No more! Now we’re back to good old-fashioned cold-war craziness. The media tell us that Russia was a “spectre that loomed over Trump’s presidency”, that one of the Capitol Hill rioters intended to “sell Nancy Pelosi’s laptop to Russia” and other such brazen hysteria.

Of course underneath the standard pot-stirring propaganda to keep the “new cold war” on the boil, there is the Navalny narrative. An incredibly contrived piece of political theatre that may even evolve into a full-on attempt at regime change in Moscow.

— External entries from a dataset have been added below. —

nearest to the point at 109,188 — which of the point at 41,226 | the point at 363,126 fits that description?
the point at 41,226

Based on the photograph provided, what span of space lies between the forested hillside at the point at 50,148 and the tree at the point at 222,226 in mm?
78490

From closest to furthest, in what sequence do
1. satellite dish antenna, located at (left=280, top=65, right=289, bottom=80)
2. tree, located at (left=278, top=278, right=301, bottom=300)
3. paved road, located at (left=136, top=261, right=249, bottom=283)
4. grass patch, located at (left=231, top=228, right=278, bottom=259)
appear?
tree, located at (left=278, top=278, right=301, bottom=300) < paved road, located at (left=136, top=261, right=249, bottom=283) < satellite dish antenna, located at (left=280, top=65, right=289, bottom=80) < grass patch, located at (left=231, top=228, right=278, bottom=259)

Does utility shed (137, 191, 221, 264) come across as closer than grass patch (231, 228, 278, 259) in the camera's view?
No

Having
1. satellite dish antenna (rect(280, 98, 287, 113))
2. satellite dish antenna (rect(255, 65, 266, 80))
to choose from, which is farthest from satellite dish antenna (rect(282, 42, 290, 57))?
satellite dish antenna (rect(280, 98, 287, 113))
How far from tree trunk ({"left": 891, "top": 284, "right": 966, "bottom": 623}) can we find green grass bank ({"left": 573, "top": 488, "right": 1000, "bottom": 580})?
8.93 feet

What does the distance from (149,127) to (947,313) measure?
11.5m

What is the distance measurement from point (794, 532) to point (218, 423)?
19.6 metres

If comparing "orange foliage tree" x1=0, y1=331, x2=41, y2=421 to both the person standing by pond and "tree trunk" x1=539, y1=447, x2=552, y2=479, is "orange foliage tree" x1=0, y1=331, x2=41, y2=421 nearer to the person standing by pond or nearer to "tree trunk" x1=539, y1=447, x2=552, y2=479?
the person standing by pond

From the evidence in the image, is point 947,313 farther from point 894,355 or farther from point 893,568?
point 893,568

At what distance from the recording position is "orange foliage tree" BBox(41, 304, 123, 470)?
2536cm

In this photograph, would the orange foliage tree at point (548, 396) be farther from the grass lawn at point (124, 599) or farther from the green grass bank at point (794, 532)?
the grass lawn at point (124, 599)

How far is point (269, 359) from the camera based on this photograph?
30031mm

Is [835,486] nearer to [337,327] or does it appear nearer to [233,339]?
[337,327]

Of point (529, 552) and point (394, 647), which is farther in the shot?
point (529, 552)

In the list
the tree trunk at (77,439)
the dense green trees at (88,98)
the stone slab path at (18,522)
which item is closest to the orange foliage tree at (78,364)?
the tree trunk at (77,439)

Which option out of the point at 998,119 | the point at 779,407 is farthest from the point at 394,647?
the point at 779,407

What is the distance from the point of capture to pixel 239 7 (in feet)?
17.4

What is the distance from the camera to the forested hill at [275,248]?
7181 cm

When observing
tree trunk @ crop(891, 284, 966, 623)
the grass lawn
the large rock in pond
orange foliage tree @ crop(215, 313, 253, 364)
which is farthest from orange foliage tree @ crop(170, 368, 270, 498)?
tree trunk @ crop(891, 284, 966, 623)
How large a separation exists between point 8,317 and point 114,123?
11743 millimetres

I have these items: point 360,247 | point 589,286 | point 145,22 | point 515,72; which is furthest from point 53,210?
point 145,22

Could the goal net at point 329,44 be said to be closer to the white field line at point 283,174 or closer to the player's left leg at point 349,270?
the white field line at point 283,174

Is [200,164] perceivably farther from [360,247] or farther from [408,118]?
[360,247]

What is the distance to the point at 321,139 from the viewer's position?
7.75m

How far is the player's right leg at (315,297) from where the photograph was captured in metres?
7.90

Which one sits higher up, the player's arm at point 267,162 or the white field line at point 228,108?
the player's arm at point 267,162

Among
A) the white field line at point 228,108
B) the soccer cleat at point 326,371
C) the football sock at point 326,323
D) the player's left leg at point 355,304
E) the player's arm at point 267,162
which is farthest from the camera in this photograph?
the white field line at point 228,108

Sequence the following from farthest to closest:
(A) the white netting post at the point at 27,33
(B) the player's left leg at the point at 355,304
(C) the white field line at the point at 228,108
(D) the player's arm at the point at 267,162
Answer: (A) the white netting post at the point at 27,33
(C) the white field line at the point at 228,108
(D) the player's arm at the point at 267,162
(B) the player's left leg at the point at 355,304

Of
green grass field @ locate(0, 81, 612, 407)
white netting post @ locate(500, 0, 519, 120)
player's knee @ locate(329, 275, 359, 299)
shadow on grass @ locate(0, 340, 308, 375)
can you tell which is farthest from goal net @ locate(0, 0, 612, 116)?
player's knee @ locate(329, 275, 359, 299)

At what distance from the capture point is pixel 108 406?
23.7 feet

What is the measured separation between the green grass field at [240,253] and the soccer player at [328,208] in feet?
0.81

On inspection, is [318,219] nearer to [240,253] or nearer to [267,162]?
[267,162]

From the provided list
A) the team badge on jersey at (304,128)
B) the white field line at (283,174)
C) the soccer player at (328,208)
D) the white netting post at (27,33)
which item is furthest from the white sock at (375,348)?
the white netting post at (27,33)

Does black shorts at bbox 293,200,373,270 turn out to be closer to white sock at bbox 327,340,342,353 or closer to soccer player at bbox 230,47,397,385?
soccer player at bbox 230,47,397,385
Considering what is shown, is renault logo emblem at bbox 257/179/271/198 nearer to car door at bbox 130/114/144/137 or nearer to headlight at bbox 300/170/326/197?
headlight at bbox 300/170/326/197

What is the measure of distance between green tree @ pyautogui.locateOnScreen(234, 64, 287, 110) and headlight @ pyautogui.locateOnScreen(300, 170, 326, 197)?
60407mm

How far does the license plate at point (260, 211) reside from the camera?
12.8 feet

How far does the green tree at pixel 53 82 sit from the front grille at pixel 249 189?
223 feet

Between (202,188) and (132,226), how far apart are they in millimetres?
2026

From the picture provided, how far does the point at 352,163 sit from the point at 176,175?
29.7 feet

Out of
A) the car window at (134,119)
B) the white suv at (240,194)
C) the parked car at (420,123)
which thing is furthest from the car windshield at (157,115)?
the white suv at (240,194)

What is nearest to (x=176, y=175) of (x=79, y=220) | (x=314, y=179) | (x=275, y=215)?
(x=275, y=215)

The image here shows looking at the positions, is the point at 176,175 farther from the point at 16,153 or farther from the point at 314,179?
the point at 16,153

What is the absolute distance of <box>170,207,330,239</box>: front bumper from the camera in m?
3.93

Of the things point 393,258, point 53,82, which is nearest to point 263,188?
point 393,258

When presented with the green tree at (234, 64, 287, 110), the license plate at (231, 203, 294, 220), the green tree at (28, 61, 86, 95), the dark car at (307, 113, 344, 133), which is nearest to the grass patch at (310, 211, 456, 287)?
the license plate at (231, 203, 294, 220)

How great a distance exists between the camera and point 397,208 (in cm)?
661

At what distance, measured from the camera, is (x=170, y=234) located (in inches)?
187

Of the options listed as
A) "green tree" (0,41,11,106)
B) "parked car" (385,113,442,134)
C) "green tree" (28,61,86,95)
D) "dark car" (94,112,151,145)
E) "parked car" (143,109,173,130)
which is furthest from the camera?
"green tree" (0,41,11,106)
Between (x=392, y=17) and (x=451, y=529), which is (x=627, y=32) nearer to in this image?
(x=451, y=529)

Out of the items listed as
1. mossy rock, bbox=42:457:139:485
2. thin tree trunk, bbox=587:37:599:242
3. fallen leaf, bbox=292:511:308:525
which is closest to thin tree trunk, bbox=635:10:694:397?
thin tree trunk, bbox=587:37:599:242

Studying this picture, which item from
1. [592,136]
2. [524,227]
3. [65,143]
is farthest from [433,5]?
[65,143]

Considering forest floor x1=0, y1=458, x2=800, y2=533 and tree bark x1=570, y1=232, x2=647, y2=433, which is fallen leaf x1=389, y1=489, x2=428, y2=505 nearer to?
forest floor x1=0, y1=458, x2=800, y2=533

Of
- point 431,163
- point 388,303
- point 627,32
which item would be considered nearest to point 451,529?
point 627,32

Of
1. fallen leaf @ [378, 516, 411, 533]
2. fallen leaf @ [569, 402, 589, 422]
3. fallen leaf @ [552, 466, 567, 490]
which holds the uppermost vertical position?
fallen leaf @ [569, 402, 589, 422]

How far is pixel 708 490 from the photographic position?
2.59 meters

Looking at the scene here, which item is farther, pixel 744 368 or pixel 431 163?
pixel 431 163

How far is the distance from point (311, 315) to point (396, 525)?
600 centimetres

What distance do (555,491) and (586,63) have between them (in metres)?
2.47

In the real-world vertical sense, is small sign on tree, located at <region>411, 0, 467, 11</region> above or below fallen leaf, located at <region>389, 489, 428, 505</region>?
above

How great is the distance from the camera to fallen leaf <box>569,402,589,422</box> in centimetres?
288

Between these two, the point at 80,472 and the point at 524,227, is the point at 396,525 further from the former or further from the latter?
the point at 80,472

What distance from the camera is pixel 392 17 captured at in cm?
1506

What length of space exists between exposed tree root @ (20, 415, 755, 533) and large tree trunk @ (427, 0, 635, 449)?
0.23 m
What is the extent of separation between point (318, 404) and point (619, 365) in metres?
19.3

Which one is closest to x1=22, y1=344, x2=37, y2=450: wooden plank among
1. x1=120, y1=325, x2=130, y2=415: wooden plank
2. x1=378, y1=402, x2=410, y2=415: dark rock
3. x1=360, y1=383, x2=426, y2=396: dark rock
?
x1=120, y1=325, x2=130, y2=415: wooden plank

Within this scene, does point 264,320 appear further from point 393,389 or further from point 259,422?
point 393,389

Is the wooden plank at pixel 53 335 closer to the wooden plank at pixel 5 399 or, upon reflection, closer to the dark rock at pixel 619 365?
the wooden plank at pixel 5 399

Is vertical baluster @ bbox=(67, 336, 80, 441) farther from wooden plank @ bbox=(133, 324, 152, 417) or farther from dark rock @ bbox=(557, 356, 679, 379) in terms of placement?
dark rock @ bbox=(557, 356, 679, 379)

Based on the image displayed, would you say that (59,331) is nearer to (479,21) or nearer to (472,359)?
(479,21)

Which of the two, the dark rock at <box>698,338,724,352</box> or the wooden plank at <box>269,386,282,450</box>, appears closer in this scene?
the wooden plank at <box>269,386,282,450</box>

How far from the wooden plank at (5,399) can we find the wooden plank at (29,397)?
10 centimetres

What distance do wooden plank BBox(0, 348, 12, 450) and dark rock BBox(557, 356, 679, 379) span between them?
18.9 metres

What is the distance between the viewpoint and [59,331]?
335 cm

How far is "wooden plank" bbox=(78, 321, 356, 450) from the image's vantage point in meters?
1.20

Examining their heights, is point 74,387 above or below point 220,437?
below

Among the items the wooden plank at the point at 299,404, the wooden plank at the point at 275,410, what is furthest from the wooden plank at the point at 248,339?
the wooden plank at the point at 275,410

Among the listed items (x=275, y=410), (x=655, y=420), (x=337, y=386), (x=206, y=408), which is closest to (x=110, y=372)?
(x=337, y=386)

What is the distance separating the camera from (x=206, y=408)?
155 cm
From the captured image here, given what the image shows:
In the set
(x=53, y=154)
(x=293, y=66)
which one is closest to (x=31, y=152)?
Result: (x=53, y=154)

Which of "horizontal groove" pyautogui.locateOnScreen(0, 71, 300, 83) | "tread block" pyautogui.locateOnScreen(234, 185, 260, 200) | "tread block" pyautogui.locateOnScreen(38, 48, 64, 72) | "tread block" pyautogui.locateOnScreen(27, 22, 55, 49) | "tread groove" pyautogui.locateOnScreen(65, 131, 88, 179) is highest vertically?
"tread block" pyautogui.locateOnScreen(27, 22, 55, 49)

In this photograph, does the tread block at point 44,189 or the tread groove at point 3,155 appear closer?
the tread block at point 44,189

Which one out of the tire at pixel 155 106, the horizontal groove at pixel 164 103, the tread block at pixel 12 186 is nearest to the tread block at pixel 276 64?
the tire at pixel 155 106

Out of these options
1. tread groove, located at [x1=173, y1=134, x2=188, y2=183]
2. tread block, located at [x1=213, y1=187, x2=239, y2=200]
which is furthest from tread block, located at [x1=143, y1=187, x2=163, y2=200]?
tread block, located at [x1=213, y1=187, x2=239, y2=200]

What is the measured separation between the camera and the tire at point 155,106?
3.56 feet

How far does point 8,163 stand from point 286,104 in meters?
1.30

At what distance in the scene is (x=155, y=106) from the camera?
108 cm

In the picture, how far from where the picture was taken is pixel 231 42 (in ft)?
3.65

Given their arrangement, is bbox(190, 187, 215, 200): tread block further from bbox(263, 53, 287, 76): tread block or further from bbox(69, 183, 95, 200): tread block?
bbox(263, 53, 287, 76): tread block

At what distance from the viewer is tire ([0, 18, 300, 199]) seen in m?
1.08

For starters, three days before Biden’s inauguration, Alexei Navalny (having supposedly only just survived the poison the FSB placed “in his underpants”), returned to Russia. Where he was promptly arrested for violating the terms of his bail.

He knew he would be arrested if he returned to Russia, so his doing so was pure theatre. That fact is only underlined by the media’s reaction to his 30 day jail sentence.

Yes, that’s thirty DAYS, not years. He’ll be out before spring. Even if he’s convicted of the numerous charges of embezzlement and fraud, he faces only 3 years in prison.

Nevertheless, already the familiar Russia-baiters in the media are comparing him to Nelson Mandela.

On the same day as Biden’s inauguration, the European Parliament announced that Russia should be punished for arresting Navalny, by having the Nordstream 2 pipeline project closed down. (Closing this pipeline down would open up the European market to buy US gas, instead of Russia. This is a complete coincidence).

And then, the day after Biden’s inauguration, the European Court of Human Rights announced they had found Russia guilty of war crimes during the 5-day war in South Ossetia in 2008. The report was subject to a gleeful (and terrible) write-up by (who else?) Luke Harding. (Why they waited 13 years to make this announcement remains a mystery)

It doesn’t stop there, already Western pundits and Russian “celebrities” are trying to encourage street protests in support of Alexei Navalny. An anonymous Guardian editorial states Navalny’s “bravery needs backing”, whatever that means.

All of this could mean Biden is “forced” to “change his mind” and pull out of the re-signing of the anti-nuclear weapons treaty. Ooops.

But are there bigger aims behind this as well? Do they hope they can create another Maidan…but this time in Moscow? That would be insane, but you can’t rule it out.

One thing is for sure, though; they work fast. Less than two days in office, and we’ve already got a new colour revolution kicking off. Speedy work.

"Of course" this is nothing but Kremlin propaganda.